Distribution by the Protein Data Bank (pdb.pdb.bnl.gov) is planned for late
1994.
The SUPPOS program is available as part of the WHAT IF package
(available from
G. Vriend, email: vriend@embl-heidelberg.de). The program Dali is currently
not available for distribution. Requests for alignments of newly solved
crystallographic or solution NMR structures (C[[alpha]] co-ordinates
required) may be sent to L. Holm by email (holm@embl-heidelberg.de).
Academic redistribution of single files or of the entire database is
permitted. No inclusion in other databases or database services, academic or
other, without explicit permission of the authors. All rights reserved. Not
to be used for classified research. Users are asked to refer to this paper and
ref. 14 in reporting results on use of the database.
The content and size of the FSSP database is of course tightly coupled to the
development of the Protein Data Bank which is currently increasing at the rate
of hundreds of datasets every year. The size of the sequence-representative
set of PDB files [17], which is used here as a point of departure, has
increased from 154 in December 1992 to 204 in October 1993 to 330 in June 1994.
The complete set of data files (June 1994) requires about 11 Mb of disk
storage. Regular and frequent updates of the database are planned.
The structure comparison program Dali [15] defines the extent of the common
structural core by maximizing the agreement of intramolecular CA-CA
distances. The scoring function was deliberately designed to allow
inter-domain conformational flexibility; hence, positional root mean square
deviations for the corresponding rigid-body superimpositions are often higher
than for comparison methods that put an absolute upper limit on
intermolecular positional deviations. This, however, is only an apparent
disadvantage.
The current database contains at most one alignment per pair of full length
proteins. In future releases, the significance of alignments will be evaluated
at the level of structural domains [18], i.e., parts of structures, and
significant suboptimal alignments will be included. PDB data sets are referred
to by the PDB code; no provision can be made for asynchronous revisions of the
PDB data sets relative to the derived database.

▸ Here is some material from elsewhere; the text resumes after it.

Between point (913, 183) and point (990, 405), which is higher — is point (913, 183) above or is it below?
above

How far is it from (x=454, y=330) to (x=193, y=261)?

It is often useful to complement the compilation of structure
alignments with sequence and variability information by direct
reference to the latest version of the HSSP
database of sequence-aligned protein families [3]. Users interested
in detailed local structural properties of each protein, such as
hydrogen bonding patterns, may refer to the DSSP
database of secondary structures, derived from PDB files. The HSSP
and DSSP databases are available by the same mechanism of network
access as FSSP, see above. An X-windows based protein query and 3D
inspection system, ProtQuiz 0.7 (Sander & Scharf, unpubl.; test
version available via anonymous ftp from ftp.embl-heidelberg.de), can
be used for interactive evaluation of pairwise alignments. The FSSP
database is cross-referenced with several sequence and other databases
in the information retrieval system SRS [19] with access
provided on www.embl-heidelberg.de. Kindly report any problems to
the authors by electronic mail.
1. Bernstein F.C., Koetzle T.F., Williams G.J.B., Meyer E.F., Brice M.D.,
Rodgers J.R., Kennard O., Shimanouchi T., Tasumi M., J. Mol. Biol. 112:535-542
(1977).
2. Chothia C. Nature 357:543-544 (1992).
3. Sander C., Schneider R., Proteins 9:56-68 (1991).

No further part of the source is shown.